OK, I am not showing the coffee grounds that made up a couple of layers in the pot. It was filled to almost the top indentation. You can see the dirt line.
What I did was start with about 1/6th of the pot filled with dirt when I planted the potato. I planted one potato cut into four pieces with at least one eye in each piece. Then as the plants grew, I added more dirt or coffee grounds (you know, the stuff McDonald’s is giving away to save the landfills) until the pot was full. The idea here is that as long as the stem is covered in soil (or, as it turns out coffee grounds), it will produce tubers instead of leaves.

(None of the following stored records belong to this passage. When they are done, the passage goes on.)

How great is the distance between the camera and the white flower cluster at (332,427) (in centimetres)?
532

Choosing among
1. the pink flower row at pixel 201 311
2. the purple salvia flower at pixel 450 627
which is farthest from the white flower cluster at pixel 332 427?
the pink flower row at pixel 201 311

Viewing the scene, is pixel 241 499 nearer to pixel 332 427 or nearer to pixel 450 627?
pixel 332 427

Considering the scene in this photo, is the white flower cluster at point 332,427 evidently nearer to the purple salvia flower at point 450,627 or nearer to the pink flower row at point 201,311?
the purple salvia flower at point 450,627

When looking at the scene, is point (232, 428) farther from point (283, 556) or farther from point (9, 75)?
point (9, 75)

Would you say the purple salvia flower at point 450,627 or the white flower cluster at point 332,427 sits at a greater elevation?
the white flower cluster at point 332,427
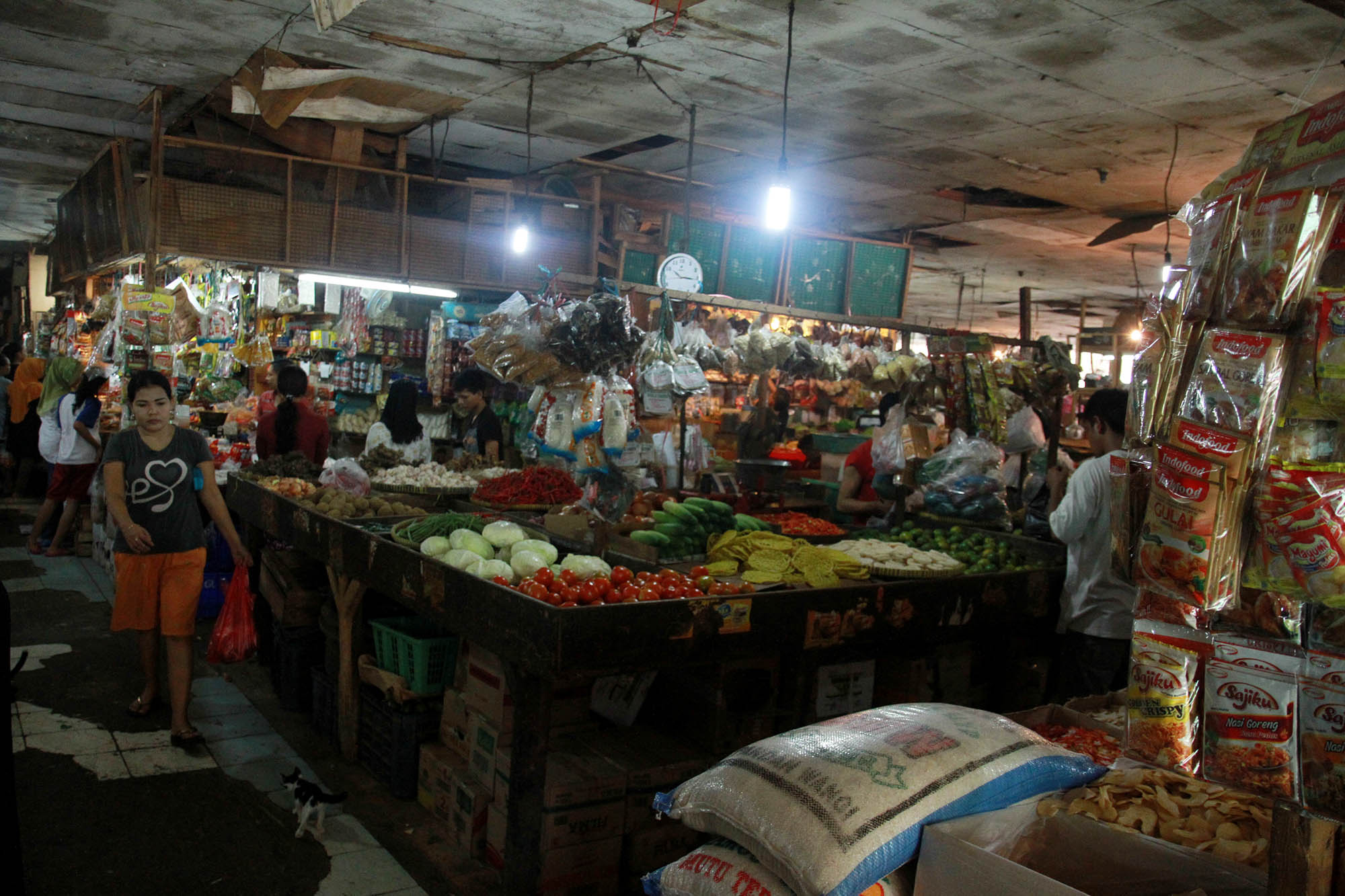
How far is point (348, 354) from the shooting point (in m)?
9.98

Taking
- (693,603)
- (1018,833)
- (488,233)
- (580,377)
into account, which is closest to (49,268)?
(488,233)

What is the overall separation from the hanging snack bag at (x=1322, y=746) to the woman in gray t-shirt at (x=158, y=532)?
456 cm

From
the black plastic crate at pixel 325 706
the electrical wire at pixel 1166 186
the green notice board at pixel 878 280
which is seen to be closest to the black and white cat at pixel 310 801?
the black plastic crate at pixel 325 706

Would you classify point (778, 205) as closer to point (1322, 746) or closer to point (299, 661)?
point (299, 661)

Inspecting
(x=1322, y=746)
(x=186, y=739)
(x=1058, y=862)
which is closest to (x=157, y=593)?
(x=186, y=739)

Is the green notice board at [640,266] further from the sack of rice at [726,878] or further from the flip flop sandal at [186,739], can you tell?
the sack of rice at [726,878]

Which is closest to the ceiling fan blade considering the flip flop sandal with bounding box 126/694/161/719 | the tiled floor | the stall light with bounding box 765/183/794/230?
the stall light with bounding box 765/183/794/230

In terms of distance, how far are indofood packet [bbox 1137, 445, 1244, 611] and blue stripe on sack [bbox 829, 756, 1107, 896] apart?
2.36 ft

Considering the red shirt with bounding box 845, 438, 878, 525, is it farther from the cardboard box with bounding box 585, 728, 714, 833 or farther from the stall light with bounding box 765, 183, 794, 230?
the cardboard box with bounding box 585, 728, 714, 833

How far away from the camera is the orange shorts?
15.2ft

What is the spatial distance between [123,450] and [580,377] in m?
2.24

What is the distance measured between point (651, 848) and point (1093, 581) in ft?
7.71

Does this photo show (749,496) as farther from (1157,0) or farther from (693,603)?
(1157,0)

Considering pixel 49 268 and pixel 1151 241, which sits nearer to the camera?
pixel 1151 241
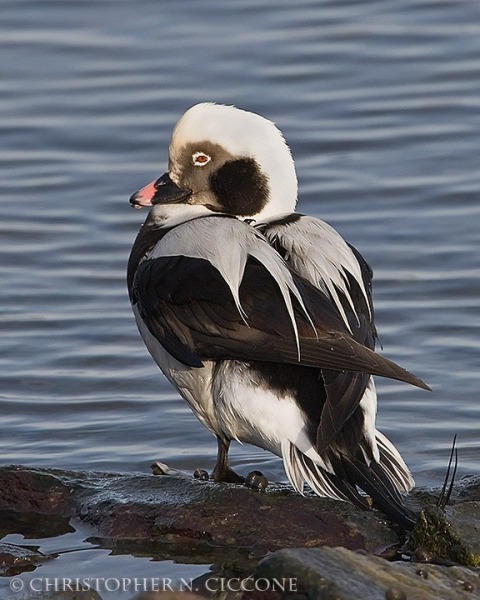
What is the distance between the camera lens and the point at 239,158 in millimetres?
5645

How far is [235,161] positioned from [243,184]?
3.5 inches

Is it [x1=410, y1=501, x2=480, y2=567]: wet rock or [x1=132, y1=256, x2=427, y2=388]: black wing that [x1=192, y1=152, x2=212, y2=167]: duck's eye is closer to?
[x1=132, y1=256, x2=427, y2=388]: black wing

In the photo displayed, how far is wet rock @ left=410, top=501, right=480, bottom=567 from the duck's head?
62.2 inches

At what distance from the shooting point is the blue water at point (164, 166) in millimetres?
6383

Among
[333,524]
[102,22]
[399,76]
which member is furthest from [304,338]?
[102,22]

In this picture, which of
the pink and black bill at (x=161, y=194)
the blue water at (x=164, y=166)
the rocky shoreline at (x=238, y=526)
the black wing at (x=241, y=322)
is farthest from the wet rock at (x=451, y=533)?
the pink and black bill at (x=161, y=194)

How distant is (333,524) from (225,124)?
168cm

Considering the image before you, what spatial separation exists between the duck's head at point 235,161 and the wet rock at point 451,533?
1.58 meters

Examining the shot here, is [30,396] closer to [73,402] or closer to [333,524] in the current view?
[73,402]

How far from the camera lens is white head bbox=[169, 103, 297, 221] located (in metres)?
5.63

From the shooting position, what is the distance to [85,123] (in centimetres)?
976

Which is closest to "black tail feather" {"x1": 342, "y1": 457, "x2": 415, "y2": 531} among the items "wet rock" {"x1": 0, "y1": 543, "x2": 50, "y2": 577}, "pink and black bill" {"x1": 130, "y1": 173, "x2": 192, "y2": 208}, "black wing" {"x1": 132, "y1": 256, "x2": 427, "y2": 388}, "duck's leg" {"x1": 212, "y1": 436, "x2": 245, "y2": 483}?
"black wing" {"x1": 132, "y1": 256, "x2": 427, "y2": 388}

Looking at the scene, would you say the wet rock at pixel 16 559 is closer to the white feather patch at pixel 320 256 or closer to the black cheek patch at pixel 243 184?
the white feather patch at pixel 320 256

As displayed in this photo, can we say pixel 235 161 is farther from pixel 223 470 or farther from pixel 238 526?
pixel 238 526
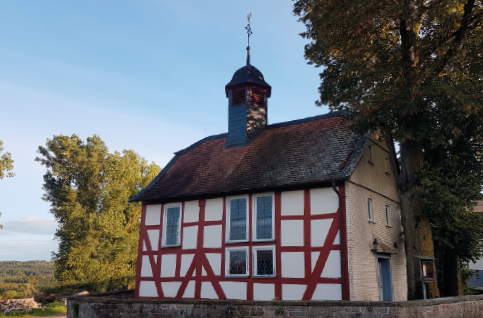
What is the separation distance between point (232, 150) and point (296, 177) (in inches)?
207

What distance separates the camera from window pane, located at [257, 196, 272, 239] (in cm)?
1611

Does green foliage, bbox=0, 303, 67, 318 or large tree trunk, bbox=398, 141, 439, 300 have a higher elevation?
large tree trunk, bbox=398, 141, 439, 300

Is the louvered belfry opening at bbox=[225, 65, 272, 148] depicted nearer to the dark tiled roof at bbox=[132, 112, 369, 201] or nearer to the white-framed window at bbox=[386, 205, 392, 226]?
the dark tiled roof at bbox=[132, 112, 369, 201]

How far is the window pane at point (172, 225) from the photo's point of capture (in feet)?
60.3

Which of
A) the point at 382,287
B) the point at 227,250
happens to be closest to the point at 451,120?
the point at 382,287

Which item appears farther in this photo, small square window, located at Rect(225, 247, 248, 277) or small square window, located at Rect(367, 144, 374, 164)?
small square window, located at Rect(367, 144, 374, 164)

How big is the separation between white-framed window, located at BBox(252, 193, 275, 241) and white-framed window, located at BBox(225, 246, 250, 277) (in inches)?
29.4

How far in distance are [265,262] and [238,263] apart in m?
1.16

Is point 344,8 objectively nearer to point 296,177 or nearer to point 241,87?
point 296,177

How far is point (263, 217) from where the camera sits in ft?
53.7

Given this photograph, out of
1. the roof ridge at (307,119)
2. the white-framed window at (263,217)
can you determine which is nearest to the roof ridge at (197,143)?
the roof ridge at (307,119)

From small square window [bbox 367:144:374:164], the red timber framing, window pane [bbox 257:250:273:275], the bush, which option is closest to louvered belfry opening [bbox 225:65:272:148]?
the red timber framing

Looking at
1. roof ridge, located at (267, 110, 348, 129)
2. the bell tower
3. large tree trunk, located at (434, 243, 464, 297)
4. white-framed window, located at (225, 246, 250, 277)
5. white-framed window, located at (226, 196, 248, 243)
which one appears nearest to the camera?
white-framed window, located at (225, 246, 250, 277)

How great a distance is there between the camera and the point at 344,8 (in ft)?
42.2
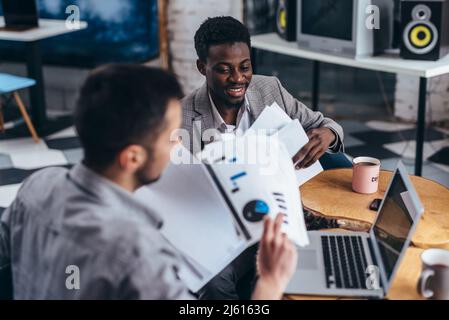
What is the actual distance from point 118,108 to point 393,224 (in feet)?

Indeed, that seems to be the case, for there were some fairly large tubers up near the surface. Indeed, in other pots, I have had to cover the potatoes showing on the surface with leaves to keep them from turning green. Potatoes tubers exposed to light while they are growing or while the plant is still active turn green—I am guessing the exposure to sunlight triggers the chlorophyll to get to work and convert that energy.
I had decided to “harvest” the potatoes in this pots partially because it was the earliest planted and partially because, I needed two potatoes the evening before last when I made a batch of German potato salad and could see, scraping the top layer of McDonalds coffee grounds away, that there were bigger prizes in there than the ones I took. And, I harvested this pot partially because I suffer from a rare psychiatric disorder known in the profession as Silas Marner potato harvesting syndrome. All will be well now until I use the last potato from this harvest, then I have to harvest again or I will go over the edge. I only hope I can be kept from prematurely harvesting another pot. I am told a black walnut harvest can cure the syndrome. I only have 80 years to wait until the black walnut tree I planted 5 years ago provides me with a cure.